How an RFID inlay can transform into new, unexpected applications with engineering know-how
What do microwave ovens, Post-it® Notes and Penicillin have in common? Give up? They were all “accidental” discoveries –where an inventor originally intended to pursue another concept entirely, but through careful observation realized they had developed something completely different from their original concept. And the world is a better place because of this, wouldn’t you agree?
Here at Metalcraft, our engineers are constantly pushing the limits of the technology and experimenting. And through this process, sometimes a radio frequency identification (RFID) inlay designed for a specific application unknowingly becomes the inlay of choice for a completely unrelated application. Not an exact an apples-to-apples comparison with the accidental discoveries above, but similarities do exist.
For example, an RFID inlay that is recommended for industrial, supply chain or retail applications may have other applications that weren’t originally intended. Like, when the RFID engineers at Metalcraft wanted to find an inlay for a racebib tag that didn’t require a foam standoff from the human body, they found the previously mentioned industrial inlay to fit the bill.

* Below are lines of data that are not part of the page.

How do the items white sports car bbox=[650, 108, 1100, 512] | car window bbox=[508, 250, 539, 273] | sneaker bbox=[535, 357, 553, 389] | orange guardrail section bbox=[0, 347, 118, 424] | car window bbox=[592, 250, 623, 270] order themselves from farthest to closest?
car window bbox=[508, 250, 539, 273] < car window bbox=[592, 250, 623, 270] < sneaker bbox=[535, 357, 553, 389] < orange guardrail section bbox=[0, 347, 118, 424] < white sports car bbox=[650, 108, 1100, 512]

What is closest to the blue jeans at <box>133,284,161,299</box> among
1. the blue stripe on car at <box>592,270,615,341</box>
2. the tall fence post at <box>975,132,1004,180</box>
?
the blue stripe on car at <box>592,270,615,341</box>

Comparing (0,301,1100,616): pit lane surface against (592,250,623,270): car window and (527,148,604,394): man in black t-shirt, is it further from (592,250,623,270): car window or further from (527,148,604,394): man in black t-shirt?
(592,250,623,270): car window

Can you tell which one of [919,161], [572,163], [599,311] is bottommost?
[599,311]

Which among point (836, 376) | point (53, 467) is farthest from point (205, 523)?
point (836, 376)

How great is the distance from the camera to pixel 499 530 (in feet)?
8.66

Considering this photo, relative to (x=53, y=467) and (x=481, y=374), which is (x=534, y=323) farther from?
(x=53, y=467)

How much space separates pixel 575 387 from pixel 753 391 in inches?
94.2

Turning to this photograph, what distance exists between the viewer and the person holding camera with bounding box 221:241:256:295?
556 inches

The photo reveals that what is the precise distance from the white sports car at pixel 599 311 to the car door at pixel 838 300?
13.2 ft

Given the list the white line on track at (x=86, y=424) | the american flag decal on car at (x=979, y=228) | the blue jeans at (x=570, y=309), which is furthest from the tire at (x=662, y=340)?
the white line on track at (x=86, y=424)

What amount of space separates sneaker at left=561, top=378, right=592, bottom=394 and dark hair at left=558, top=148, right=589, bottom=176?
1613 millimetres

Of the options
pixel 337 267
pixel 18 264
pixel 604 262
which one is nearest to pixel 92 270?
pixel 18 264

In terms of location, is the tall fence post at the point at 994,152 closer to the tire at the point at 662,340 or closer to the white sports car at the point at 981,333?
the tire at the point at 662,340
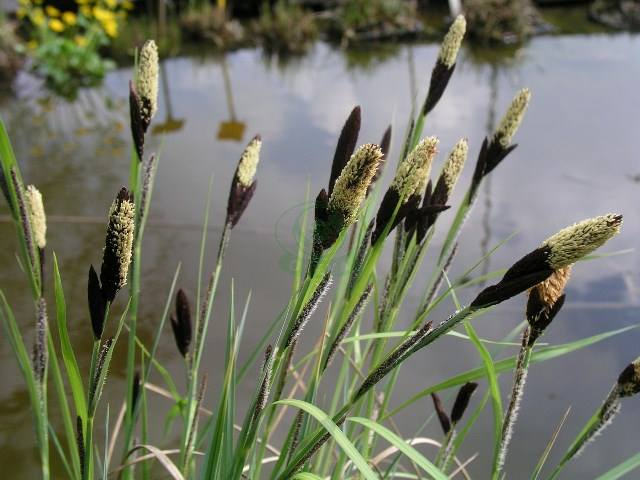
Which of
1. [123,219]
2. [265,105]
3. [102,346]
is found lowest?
[265,105]

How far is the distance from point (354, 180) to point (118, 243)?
0.17m

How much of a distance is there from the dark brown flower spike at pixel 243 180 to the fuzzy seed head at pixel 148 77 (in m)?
0.11

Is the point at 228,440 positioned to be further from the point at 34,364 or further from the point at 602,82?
the point at 602,82

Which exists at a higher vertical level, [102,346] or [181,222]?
[102,346]

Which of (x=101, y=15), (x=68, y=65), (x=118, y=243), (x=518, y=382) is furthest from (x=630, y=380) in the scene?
(x=101, y=15)

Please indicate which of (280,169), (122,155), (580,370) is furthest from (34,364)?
(122,155)

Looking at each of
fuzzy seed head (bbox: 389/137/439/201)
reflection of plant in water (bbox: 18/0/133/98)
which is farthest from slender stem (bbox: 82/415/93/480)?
reflection of plant in water (bbox: 18/0/133/98)

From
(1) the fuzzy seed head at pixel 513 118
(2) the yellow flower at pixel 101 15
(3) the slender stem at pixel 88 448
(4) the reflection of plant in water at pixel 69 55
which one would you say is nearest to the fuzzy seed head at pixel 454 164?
(1) the fuzzy seed head at pixel 513 118

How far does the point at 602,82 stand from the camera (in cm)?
362

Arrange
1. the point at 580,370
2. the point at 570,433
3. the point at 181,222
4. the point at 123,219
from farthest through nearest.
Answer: the point at 181,222 < the point at 580,370 < the point at 570,433 < the point at 123,219

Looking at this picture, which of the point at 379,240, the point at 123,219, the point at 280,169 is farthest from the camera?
the point at 280,169

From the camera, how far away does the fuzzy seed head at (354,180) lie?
44 centimetres

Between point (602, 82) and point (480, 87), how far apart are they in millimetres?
633

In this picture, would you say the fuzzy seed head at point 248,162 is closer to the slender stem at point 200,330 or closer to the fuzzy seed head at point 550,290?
the slender stem at point 200,330
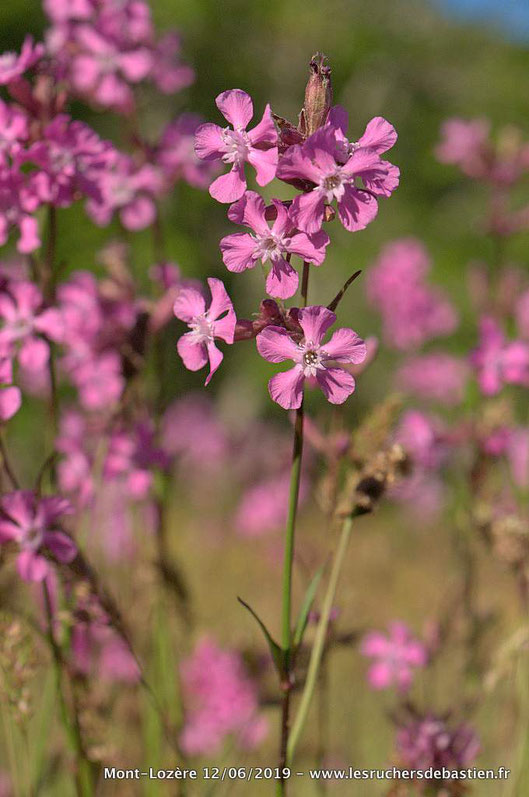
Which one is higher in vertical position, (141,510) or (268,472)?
(141,510)

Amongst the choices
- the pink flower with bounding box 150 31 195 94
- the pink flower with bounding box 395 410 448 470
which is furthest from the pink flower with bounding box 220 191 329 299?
the pink flower with bounding box 150 31 195 94

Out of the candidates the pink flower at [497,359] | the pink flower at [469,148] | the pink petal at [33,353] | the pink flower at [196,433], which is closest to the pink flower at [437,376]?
the pink flower at [469,148]

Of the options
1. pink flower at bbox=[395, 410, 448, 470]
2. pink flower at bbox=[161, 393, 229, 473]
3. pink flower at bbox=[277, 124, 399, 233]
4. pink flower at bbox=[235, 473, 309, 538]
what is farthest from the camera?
pink flower at bbox=[161, 393, 229, 473]

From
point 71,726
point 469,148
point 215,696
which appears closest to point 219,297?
point 71,726

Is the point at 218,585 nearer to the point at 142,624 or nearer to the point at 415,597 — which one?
the point at 415,597

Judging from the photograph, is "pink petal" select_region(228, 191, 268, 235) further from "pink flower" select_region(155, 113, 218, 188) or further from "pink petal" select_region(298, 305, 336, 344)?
"pink flower" select_region(155, 113, 218, 188)

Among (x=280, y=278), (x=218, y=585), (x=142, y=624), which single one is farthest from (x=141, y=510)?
(x=218, y=585)
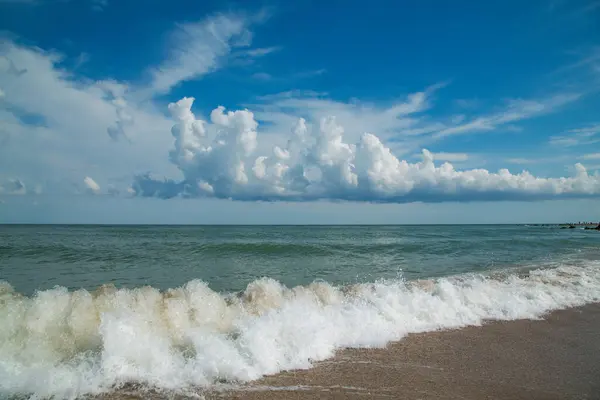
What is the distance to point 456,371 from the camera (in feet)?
17.5

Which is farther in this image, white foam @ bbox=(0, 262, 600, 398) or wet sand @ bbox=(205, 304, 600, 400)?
white foam @ bbox=(0, 262, 600, 398)

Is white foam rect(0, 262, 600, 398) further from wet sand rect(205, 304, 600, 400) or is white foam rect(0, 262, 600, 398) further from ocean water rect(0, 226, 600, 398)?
wet sand rect(205, 304, 600, 400)

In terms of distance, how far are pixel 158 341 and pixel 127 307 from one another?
145cm

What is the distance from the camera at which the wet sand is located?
183 inches

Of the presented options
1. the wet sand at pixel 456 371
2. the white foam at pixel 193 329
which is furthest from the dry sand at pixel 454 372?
the white foam at pixel 193 329

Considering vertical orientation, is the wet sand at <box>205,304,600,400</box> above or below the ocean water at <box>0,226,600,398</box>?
below

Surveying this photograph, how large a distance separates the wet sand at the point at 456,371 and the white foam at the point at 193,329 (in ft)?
1.23

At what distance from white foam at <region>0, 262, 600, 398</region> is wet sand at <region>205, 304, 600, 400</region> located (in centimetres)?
38

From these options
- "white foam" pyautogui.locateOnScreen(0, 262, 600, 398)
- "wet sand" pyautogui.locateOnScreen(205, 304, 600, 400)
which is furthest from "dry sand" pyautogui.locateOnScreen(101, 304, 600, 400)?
"white foam" pyautogui.locateOnScreen(0, 262, 600, 398)

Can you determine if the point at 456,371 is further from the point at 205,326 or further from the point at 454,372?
the point at 205,326

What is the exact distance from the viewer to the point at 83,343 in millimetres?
5543

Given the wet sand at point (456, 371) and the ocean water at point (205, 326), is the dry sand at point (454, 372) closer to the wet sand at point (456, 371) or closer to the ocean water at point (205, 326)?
the wet sand at point (456, 371)

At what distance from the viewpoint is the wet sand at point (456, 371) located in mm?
4656

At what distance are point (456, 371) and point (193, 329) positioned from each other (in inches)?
168
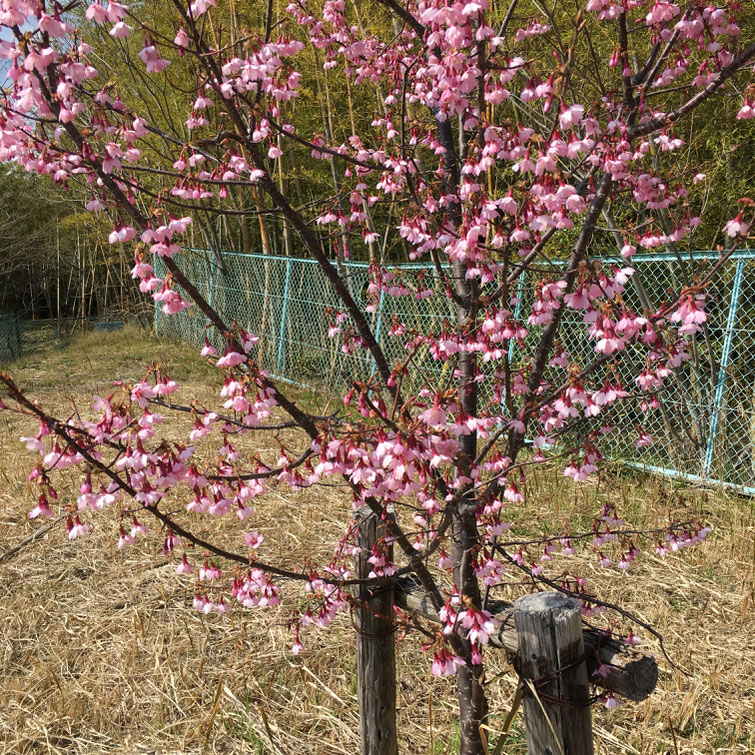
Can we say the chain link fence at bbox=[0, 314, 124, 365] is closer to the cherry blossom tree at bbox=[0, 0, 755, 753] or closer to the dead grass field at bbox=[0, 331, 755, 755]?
the dead grass field at bbox=[0, 331, 755, 755]

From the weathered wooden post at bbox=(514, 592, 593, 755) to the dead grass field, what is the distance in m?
0.15

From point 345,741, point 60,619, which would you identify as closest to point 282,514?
point 60,619

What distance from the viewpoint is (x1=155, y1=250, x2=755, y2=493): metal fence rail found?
392 cm

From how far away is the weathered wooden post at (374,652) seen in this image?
1778mm

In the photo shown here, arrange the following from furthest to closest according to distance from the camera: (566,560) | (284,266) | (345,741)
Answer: (284,266)
(566,560)
(345,741)

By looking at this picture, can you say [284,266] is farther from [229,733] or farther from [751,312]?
[229,733]

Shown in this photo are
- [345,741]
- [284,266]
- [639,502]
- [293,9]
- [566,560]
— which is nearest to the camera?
[293,9]

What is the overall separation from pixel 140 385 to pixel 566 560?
8.72ft

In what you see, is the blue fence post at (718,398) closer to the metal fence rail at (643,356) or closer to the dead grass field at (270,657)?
the metal fence rail at (643,356)

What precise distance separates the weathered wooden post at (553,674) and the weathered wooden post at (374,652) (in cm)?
46

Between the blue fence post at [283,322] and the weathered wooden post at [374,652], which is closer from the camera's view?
the weathered wooden post at [374,652]

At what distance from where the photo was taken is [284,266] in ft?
25.1

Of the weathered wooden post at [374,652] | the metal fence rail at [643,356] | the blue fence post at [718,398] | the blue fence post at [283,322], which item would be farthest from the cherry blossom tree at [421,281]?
the blue fence post at [283,322]

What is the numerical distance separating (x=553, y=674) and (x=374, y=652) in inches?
24.2
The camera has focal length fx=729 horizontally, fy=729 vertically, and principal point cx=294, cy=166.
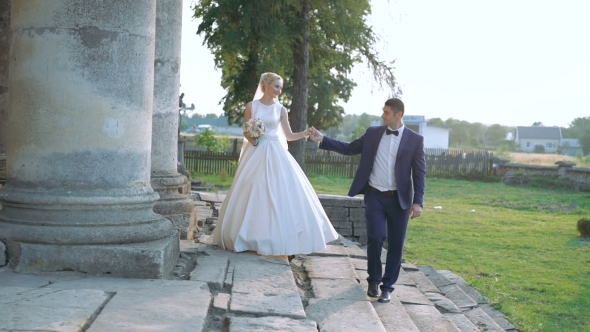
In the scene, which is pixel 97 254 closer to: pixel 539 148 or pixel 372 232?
pixel 372 232

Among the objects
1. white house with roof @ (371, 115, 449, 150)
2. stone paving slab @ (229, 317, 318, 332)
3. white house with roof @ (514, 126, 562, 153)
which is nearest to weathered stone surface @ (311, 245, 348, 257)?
stone paving slab @ (229, 317, 318, 332)

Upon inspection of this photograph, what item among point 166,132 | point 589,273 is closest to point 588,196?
point 589,273

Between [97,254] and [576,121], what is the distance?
93.5 m

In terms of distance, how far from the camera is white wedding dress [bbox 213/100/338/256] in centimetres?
644

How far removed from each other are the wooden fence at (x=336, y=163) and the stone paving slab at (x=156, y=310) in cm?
2075

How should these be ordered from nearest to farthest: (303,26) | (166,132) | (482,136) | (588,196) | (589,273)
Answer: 1. (166,132)
2. (589,273)
3. (303,26)
4. (588,196)
5. (482,136)

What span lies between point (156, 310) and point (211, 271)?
4.45ft

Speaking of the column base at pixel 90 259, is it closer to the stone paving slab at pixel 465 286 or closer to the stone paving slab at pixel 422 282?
the stone paving slab at pixel 422 282

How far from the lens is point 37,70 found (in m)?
5.01

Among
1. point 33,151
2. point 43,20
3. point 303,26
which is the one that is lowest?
point 33,151

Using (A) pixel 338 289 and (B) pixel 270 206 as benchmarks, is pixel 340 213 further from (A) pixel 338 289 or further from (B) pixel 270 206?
(A) pixel 338 289

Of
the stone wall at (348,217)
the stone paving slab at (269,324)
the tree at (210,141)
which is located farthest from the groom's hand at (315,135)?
the tree at (210,141)

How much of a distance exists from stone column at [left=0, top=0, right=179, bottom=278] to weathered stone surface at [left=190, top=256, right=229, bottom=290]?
0.95 ft

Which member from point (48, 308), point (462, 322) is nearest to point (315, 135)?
point (462, 322)
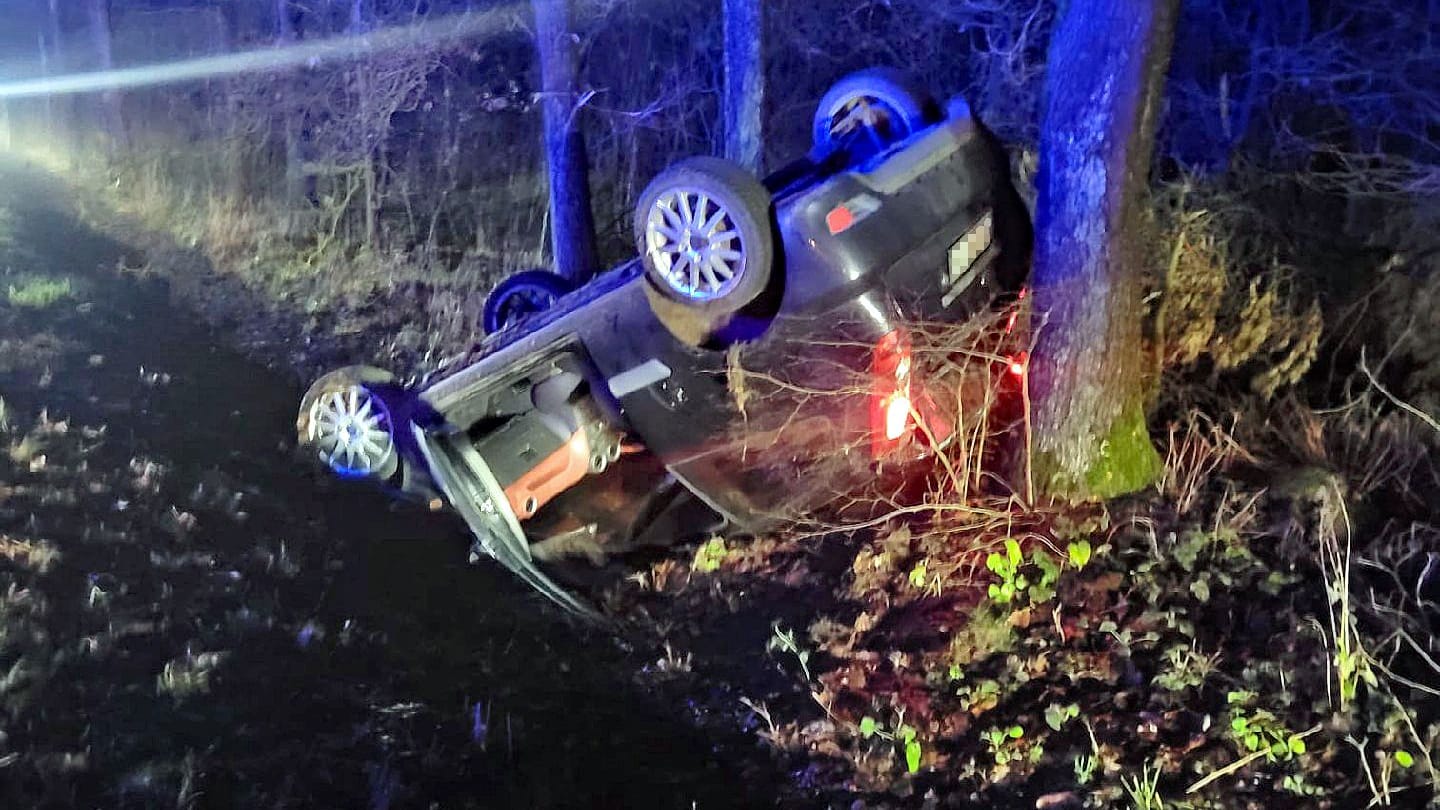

Most RFID racebibs on the market require a foam standoff creating distance between the RFID inlay and a runner’s body. This standoff is necessary due to the high water content in the human body. Water absorbs RF energy and detunes the inlay.
The Metalcraft engineers knew that by removing the foam standoff, it would allow for a less bulky product, as well as reduce material expense. But of course, it had to work as well, or better-- reduce material and overall cost for customers without sacrificing tag performance.
The engineers tested various inlays with differing thicknesses of foam as well as inlays without a foam standoff. They used a block of cheese in an anechoic chamber to simulate a human body as well as an actual person. They even tried making modifications to existing inlays to test the impact on the tag’s performance, but none of these attempts gave them what they were looking for.
Then, like Cinderella and the glass slipper, they tried the inlay designed for industrial, supply chain and retail applications, and it was a perfect fit! The inlay did not require a foam standoff and the tag performance was equal to or, in some cases, greater than the inlay currently being used in RFID racebib tags.
In addition to the benefits of cost savings and ease of use identified above, another reason the RFID engineers at Metalcraft wanted to find an inlay that would work without a foam standoff is to examine the possibility of an onsite printable option. Allowing racetimers the option of purchasing an onsite printable RFID racebib would allow them the flexibility of purchasing in larger quantities, thereby reducing the cost per tag. It would also allow them to print last-minute registrants the day of the race.
While there is no one thing the Metalcraft engineers can point to and say, “this inlay performs better for this application for this specific reason,” they can point to three potential factors:
- inlay design,
- chip sensitivity
Regarding antenna design, according to our engineers, the ability to absorb more RF than the surface the inlay is on is critical in identifying the performance of that antenna design. The environment can change the performance of a specific antenna design because of the potential interference it can cause. Finally, the more sensitive a chip is the less power needed to get a response from the reader.
Did our RFID engineers go looking for an inlay that met these specific criteria? No, however, like the aforementioned inventors, they wanted to make sense of their discovery and use the information in future designs. Who knows, perhaps one of those future designs could turn out to be RFID’s equivalent to the microwave oven and the world would be a better place because of it.